— Written exercise —
Locate the line that contains "From this scene's" in the entries below. Retype it and all following lines through the final one, character for character.

--- START Records supplied ---

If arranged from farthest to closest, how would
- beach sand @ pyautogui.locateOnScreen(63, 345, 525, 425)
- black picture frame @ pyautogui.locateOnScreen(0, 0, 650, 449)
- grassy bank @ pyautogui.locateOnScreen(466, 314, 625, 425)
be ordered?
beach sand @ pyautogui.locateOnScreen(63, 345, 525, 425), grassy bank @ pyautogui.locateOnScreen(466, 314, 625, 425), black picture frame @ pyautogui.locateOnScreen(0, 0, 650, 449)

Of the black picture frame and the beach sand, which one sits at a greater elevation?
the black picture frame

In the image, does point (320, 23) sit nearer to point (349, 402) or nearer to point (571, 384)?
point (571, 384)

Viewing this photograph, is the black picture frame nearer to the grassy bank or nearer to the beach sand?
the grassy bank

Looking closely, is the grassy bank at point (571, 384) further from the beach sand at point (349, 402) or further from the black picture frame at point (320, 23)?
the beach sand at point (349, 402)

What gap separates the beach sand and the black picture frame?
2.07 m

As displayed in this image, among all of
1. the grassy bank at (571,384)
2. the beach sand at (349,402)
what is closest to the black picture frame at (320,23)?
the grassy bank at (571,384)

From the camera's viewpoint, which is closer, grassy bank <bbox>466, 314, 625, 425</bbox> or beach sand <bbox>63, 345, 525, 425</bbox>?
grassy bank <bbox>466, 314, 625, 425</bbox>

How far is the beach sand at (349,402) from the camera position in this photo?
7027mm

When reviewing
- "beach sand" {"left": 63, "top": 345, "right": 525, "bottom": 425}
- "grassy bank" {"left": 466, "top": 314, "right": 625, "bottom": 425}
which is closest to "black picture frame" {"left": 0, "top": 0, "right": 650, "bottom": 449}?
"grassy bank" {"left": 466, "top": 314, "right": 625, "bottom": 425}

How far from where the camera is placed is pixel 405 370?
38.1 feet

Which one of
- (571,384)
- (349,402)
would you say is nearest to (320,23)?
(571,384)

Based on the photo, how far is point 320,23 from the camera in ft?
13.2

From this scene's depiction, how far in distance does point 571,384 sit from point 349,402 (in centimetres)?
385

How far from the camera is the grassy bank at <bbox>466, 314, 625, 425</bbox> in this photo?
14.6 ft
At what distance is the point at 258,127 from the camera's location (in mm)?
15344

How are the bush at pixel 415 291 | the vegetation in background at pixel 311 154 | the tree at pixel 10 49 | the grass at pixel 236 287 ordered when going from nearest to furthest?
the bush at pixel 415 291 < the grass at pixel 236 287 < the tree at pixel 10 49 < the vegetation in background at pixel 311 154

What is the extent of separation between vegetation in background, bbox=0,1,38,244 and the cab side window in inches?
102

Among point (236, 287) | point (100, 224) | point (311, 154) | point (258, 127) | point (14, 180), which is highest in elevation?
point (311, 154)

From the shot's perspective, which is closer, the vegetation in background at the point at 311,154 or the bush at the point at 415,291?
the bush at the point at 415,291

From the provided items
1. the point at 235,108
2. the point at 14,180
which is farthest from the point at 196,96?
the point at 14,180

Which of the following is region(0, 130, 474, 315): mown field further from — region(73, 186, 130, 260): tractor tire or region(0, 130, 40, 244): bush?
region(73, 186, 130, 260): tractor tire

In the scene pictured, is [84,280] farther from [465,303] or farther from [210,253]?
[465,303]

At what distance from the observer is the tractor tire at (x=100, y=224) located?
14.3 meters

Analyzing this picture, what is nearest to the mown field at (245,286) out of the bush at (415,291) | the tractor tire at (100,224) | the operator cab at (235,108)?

--- END Records supplied ---

— Answer to the task —
From this scene's depiction, how far in distance does point 571,384 sit from point 349,402 (in centimetres)?
385

How far from the camera is the grassy bank at <bbox>466, 314, 625, 425</bbox> in this photo?
14.6 ft
At what distance is the point at 258,127 from the camera's location (in mm)?
15344

How are the bush at pixel 415 291 | the vegetation in background at pixel 311 154 | the tree at pixel 10 49 | the grass at pixel 236 287 ordered when going from nearest to furthest?
the bush at pixel 415 291 < the grass at pixel 236 287 < the tree at pixel 10 49 < the vegetation in background at pixel 311 154

What is the extent of separation between vegetation in background, bbox=0,1,38,244 and the cab side window in inches?
102

Among point (236, 287) | point (100, 224) | point (311, 154) | point (258, 127) | point (14, 180), which is highest in elevation?
point (311, 154)

From the shot's perspective, which is closer, the vegetation in background at the point at 311,154 or the bush at the point at 415,291?
the bush at the point at 415,291

From the provided items
1. the point at 235,108
2. the point at 14,180
which is farthest from the point at 196,96?
the point at 14,180

Which of the following is region(0, 130, 474, 315): mown field further from — region(73, 186, 130, 260): tractor tire or region(0, 130, 40, 244): bush?
region(73, 186, 130, 260): tractor tire

In the scene pictured, is [84,280] farther from [465,303] or farther from [210,253]?
[465,303]

At what distance from the observer is the tractor tire at (x=100, y=224) located?
14.3 meters

Analyzing this picture, what is nearest to the mown field at (245,286) out of the bush at (415,291) | the tractor tire at (100,224) | the operator cab at (235,108)?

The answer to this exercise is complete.